1. La posibilidad de exclusión. El primer rasgo destaca que la justicia es proporcional al valor (mérito) de las personas en la particular situación social que cada cual ocupa.

Si la justicia se adecua al valor de cada quien, no establece entre todos una igualdad de bienes. Si es proporcional a las características de cada persona en su situación, podría justificar privilegios y ventajas de unos sobre otros. Las diferencias que acepta podrían no reducirse a la contribución de cada quien al bien común, sino a la situación de poder en la sociedad (p. 61).

¿No será, se pregunta Villoro, esa posición inherente al modelo teórico mismo? ¿No consagra de hecho las desigualdades existentes? ¿No excluye a una parte de los miembros de la sociedad?

2. La relatividad histórica de las normas. Percibimos la justicia como una relación entre personas situadas en sociedad; relación fundada en normas que derivan a su vez de nuestra idea del bien común. Pero la concepción del bien difiere de acuerdo con las culturas, las épocas, los regímenes políticos e incluso las distintas concepciones morales y religiosas. Si la naturaleza de las normas dependiera de las diferentes concepciones del bien común, entonces aquéllas serían relativas a cada forma de sociedad. Aquí surge la segunda dificultad teórica.

Si las características de la justicia dependen de la concepción del valor de cada sociedad, si tienen por fin la realización de la vida buena y ésta se logra con la práctica personal de la virtud, el fundamento de la justicia es un fundamento empírico, variable en cada caso. Si la justicia cambia con las leyes de la ciudad, su fundamento sería la convención. Si [...] se funda en un orden natural universal, su validez depende de una hipótesis discutible por incomprobable. Las normas de justicia deben de ser universales, si no hay una ley natural o divina, ¿en qué fundan su universalidad? (p. 63).

3. La opresión del individuo por la comunidad. El tercer rasgo concierne a la relación del individuo con la sociedad: la sociedad precede al individuo. Por un parte, la sociedad es el espacio ya constituido de relaciones humanas donde la libertad del individuo se realiza; y por la otra, donde la justicia es el vínculo de todos los hombres en la participación de un fin común, de modo que el bien de cada cual no es ajeno al bien de la sociedad a la que pertenece. Pero esta idea de precedencia de la sociedad suscita preguntas.
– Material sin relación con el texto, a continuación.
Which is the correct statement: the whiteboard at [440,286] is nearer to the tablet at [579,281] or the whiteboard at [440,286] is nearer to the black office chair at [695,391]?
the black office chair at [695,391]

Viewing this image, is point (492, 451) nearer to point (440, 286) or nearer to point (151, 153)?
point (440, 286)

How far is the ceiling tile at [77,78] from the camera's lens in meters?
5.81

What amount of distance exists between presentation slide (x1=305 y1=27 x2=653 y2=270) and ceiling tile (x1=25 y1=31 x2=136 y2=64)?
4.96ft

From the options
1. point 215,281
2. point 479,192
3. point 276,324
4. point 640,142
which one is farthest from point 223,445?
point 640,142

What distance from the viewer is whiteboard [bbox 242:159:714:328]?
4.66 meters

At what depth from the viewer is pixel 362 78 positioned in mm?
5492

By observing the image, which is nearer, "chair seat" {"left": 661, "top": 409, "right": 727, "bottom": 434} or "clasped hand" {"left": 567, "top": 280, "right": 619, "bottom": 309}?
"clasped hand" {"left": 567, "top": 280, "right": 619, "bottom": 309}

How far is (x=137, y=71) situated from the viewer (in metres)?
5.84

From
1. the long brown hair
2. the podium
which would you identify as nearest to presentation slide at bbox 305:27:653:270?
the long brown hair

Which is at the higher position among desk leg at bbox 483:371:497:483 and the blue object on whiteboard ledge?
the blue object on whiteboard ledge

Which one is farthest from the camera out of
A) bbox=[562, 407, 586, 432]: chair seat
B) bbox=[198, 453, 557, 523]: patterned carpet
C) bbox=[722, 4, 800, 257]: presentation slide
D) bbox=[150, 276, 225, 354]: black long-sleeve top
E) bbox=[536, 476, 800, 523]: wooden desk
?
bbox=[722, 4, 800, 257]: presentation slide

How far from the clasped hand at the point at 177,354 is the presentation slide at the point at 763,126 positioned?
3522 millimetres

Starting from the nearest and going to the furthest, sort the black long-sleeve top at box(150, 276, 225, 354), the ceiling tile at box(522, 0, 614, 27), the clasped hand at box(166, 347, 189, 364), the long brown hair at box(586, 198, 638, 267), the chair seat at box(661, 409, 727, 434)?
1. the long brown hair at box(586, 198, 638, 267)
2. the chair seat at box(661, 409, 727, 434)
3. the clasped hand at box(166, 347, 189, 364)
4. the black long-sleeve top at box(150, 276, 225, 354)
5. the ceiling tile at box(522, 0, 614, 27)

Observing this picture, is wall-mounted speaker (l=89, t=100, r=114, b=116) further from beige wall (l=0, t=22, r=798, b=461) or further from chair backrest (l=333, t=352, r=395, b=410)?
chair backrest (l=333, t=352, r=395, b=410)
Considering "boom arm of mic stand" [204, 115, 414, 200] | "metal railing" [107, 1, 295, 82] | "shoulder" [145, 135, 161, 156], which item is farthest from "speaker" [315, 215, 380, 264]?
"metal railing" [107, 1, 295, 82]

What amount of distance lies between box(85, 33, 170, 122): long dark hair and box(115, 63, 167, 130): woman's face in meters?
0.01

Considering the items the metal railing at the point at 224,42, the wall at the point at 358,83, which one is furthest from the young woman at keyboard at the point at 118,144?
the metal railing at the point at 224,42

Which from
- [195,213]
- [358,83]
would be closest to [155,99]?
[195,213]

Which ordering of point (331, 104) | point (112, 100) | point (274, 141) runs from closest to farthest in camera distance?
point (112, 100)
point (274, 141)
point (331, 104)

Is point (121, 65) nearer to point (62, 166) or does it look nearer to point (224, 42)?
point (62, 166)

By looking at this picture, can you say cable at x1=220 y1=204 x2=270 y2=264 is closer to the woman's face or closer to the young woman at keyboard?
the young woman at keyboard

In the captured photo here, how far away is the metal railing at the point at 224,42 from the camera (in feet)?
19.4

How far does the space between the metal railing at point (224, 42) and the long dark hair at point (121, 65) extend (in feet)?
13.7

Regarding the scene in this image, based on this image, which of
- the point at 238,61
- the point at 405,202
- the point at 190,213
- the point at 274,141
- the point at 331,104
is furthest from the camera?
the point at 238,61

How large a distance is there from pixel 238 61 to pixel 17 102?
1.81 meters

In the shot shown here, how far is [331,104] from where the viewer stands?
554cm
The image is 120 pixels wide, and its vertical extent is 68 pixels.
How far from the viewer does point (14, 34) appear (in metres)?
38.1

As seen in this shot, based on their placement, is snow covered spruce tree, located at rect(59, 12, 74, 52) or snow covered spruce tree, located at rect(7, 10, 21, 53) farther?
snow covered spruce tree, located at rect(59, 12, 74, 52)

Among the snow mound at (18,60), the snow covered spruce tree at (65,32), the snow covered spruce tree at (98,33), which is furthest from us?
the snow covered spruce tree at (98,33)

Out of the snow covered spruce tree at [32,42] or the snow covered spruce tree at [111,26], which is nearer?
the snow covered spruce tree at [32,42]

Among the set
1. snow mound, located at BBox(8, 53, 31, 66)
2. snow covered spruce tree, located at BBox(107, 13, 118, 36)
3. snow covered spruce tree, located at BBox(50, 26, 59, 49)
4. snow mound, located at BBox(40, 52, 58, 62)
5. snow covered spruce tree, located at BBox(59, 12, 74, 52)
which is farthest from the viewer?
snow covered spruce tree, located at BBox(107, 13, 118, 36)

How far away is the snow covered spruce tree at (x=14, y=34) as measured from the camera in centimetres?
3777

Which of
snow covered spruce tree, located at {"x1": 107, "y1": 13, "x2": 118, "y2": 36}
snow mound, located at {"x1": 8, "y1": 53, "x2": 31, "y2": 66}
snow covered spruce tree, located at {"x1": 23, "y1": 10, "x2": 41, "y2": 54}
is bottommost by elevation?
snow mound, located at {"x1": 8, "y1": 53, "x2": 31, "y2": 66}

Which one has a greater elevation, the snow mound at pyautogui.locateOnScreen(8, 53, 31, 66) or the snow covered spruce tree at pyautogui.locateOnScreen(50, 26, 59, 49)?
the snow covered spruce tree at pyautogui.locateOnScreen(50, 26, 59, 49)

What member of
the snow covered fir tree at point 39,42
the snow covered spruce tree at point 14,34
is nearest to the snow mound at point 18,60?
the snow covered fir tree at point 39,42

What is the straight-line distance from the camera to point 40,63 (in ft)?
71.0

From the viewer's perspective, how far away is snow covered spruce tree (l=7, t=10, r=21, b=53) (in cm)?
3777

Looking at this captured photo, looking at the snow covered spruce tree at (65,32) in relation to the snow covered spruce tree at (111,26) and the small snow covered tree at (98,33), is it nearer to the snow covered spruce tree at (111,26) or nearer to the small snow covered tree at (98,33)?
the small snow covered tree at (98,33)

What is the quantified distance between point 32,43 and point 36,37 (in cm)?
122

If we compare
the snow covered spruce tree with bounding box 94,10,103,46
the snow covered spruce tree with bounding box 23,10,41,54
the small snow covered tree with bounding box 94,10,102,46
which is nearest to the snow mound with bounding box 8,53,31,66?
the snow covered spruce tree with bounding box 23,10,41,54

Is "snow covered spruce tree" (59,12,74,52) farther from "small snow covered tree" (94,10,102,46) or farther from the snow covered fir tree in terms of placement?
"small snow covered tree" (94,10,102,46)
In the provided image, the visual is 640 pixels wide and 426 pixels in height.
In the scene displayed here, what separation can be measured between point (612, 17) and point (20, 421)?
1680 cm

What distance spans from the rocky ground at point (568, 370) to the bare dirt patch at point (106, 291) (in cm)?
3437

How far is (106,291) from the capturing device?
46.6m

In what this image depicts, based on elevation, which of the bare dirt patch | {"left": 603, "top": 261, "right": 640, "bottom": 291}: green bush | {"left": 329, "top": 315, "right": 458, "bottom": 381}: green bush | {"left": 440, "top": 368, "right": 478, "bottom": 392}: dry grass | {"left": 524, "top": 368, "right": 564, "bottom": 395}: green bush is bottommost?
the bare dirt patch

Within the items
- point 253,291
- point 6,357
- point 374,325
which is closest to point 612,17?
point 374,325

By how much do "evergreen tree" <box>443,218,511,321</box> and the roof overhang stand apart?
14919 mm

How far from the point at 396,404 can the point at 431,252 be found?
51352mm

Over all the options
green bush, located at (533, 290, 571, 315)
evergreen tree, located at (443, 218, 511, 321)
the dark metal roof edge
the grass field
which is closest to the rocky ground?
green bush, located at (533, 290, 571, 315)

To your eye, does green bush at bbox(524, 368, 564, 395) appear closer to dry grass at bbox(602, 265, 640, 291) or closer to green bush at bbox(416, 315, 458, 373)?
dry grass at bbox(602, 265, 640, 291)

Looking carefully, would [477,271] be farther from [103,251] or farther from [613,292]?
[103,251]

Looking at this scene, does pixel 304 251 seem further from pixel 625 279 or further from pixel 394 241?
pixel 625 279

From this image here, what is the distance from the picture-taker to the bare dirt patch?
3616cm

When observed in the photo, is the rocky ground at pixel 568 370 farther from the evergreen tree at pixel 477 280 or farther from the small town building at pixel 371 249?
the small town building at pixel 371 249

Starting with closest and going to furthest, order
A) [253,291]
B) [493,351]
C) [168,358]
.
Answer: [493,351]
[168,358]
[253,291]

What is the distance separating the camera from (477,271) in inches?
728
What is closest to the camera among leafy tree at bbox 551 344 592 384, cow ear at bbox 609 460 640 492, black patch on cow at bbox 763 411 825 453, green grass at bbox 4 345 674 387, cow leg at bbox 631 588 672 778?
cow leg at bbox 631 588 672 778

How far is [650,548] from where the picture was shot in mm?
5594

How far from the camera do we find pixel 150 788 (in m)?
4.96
La precedencia del bien de la sociedad sobre la vida buena individual, ¿no corre el riesgo de limitar, aún más, de oprimir al individuo por mor de la comunidad? En lugar de que la libertad de la persona se despliegue sobre el previo ámbito de la sociedad, ¿no sería más correcto pensar que la sociedad se constituye por obra de la libertad de las personas en sociedad? (ibidem).

4. La pluralidad del bien frente a la universalidad del deber. El último rasgo de la justicia indica para todos lo que debe hacerse en las relaciones con los demás en sociedad. Este modelo funda lo debido en el bien propio de cada hombre. El bien del individuo está ordenado al bien común. Así, del bien común se derivan los deberes en sociedad. Pero Villoro cuestiona.

¿Y si no hubiera una concepción del bien común sino varias? […] Los principios de justicia no podrían entonces depender de una concepción del bien, sino de principios que condicionaran cualquier concepción del bien (p. 64).

Por otra parte, en el pensamiento moderno ha prevalecido paralelamente al modelo teleológico un modelo alternativo: el deontológico. Hoy en día, entre sus diversas versiones, destaca la teoría de la justicia de Rawls. Su punto de partida es descubrir “las reglas generales que a todos obligan por igual”. Lo justo como un orden normativo que establece una equidad conforme a razón.
Al igual que en el modelo anterior, Villoro radiografía los rasgos principales de este modelo normativo de justicia que podrían resumirse en los puntos siguientes:

1. La justicia es inherente a la sociedad y a sus instituciones, antes que a los individuos. La idea de la justicia está reservada a instancias externas, ajenas, a las condiciones cotidianas reales de los individuos.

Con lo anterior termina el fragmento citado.